MCTS Module Documentation

vapor edited this page Nov 21, 2017 · 3 revisions

Class: MCTreeNode

A tree node, contains N(s,a), W(s,a), P(s,a), Q(s,a) is always calculated by W(s,a)/N(s,a). And its parent (MCTreeNode), its children (a dictionary of action: MCTreeNode).

MCTreeNode.__init__

Input: parent, prior_prob

  • parent: the parent of this node
  • prior prob: P(s,a) for this node, from NN evaluation.

MCTreeNode.expand

Expand the current node if it's a leaf node, updates its value (with value) and create its children (with policy).

Input: policy, value

  • policy: a list of (action, prob) tuples returned by the network
  • value: the value of this node returned by the network

Output: None

MCTreeNode.select

Select THE best child of this node with Argmax_a(Q(s,a)+U(s,a))

Input: None

Output: (action, node)

  • action: selected action
  • node: the child corresponding to this action

MCTreeNode.update

Update W(s,a) for the current node.

MCTreeNode.get_mean_action_value

Calculates Q(s,a) for current node.

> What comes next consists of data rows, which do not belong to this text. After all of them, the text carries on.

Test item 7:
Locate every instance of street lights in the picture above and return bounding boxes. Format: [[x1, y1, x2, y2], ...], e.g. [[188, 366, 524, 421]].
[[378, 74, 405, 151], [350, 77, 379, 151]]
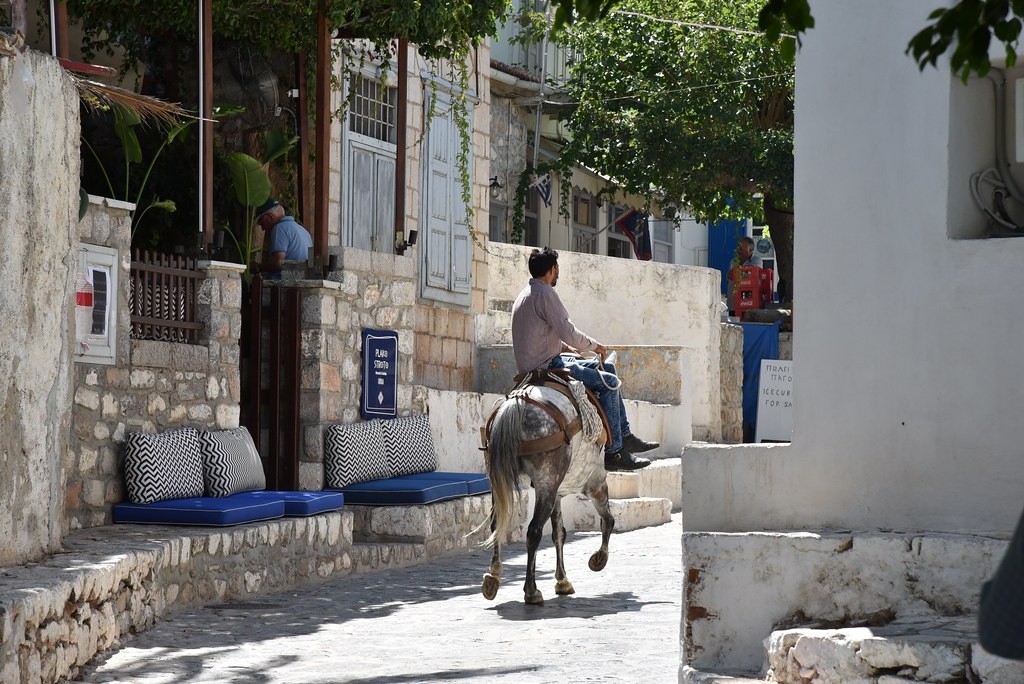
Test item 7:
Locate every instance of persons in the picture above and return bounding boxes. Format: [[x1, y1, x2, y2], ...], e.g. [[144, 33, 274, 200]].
[[511, 247, 661, 471], [727, 235, 764, 315], [248, 196, 316, 279]]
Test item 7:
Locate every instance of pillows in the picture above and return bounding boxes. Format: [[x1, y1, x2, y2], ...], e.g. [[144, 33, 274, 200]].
[[380, 412, 436, 478], [198, 426, 266, 498], [325, 418, 389, 489], [124, 427, 205, 504], [130, 276, 194, 344]]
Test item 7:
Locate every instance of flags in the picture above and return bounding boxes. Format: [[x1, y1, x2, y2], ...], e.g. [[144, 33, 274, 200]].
[[535, 174, 552, 208], [613, 208, 652, 261]]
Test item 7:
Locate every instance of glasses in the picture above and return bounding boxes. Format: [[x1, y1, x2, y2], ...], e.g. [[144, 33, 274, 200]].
[[257, 213, 266, 225]]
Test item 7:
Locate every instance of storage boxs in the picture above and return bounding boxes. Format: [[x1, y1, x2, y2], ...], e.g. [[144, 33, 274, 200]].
[[733, 266, 774, 322]]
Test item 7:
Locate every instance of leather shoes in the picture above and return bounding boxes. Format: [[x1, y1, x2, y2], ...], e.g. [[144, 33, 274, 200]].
[[604, 433, 660, 472]]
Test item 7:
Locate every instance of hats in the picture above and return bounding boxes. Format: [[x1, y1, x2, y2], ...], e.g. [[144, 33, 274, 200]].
[[257, 199, 281, 216]]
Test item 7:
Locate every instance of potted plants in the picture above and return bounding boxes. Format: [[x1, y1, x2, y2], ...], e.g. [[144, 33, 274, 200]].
[[214, 126, 299, 360]]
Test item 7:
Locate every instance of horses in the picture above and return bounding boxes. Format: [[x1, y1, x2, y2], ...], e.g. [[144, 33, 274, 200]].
[[462, 350, 617, 605]]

Input: None Output: a real number

Class: MCTSearch

The MCTS. For one game, creating one instance is sufficient. Since a part of the tree should be reused when a move is done, creating a new instance will discard the whole tree.

Example usage:

# Assuming state is an instance of a game state
mcts = MCTSearch(math_helper.random_state_transform, parallel_evaluator)
move = mcts.calc_move(state)
state.do_move(move)
mcts.update_with_move(move)

MCTSearch.__init__

Input: (transformer, evaluator, max_playout)

  • transformer: The function transforming the state before NN evaluation. I have implemented this function in math_helper.random_state_transform.
  • evaluator: The function evaluating a given state to policy and value. This function should be implemented such that it queues the state (until 8) and sends the batch to Network.main.response, and return the results to each leaf with shape [(action, prob), ...], value.

MCTSearch.calc_move

Takes a state and calculates the move to play.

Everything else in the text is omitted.